Freshmen not only new addition to the lunch room

Lucia Sandberg

Rachel Hertzberg '15, Contributing Writer

This year, the upper school gained a new executive chef, Paul Babel, whom I met with in his office by the cafeteria. “My opinion of the Blake lunches is [that] you guys get a lot more choices than other schools, and that adds to the color and nutrition,” he says.
Babel spent six years at the Blake middle school, and he’s excited to be able to serve food that younger students won’t eat. He says upper schoolers are willing to try a variety of foods, and this allows him “to add some more color” to meals. Babel has worked at Taher Food Services (the company that provides Blake’s food) for eleven years.
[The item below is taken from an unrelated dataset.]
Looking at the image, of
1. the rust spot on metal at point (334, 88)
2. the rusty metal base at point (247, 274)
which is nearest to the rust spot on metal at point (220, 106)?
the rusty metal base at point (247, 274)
Before that, he was a chef at the Eden Prairie City Center.
Blake lunches are “a lot more nutrition oriented” than at other schools, Babel says. “They are a rarity because of all the choices.” For instance, his daughter, who goes to school in Hopkins, sometimes comes home hungry because her school lunches don’t have anything she will eat.
Asian is Babel’s favorite style of food, and in the upcoming year, students may see evidence of his love for fresh flavors. “I like Vietnamese style. Fresh mint, fresh lettuce, star anise.”  Many students have already noticed how Babel enjoys mixing unexpected foods, for a fun effect.  Examples include a dish with both plantains and beef, and a lunch that included Chinese peppers and broccoli knishes.
Babel reflected on how he became a chef. “When I graduated high school I knew already I wanted to be a chef, so I became acquainted with the food service industry at seventeen, eighteen years old. I expected I’d have to work really hard,” says Babel. “It’s really hard work, [but] really fun.”

New Head Chef Paul Babel grills many delicious steaks for lunch in the Otis Courtyard.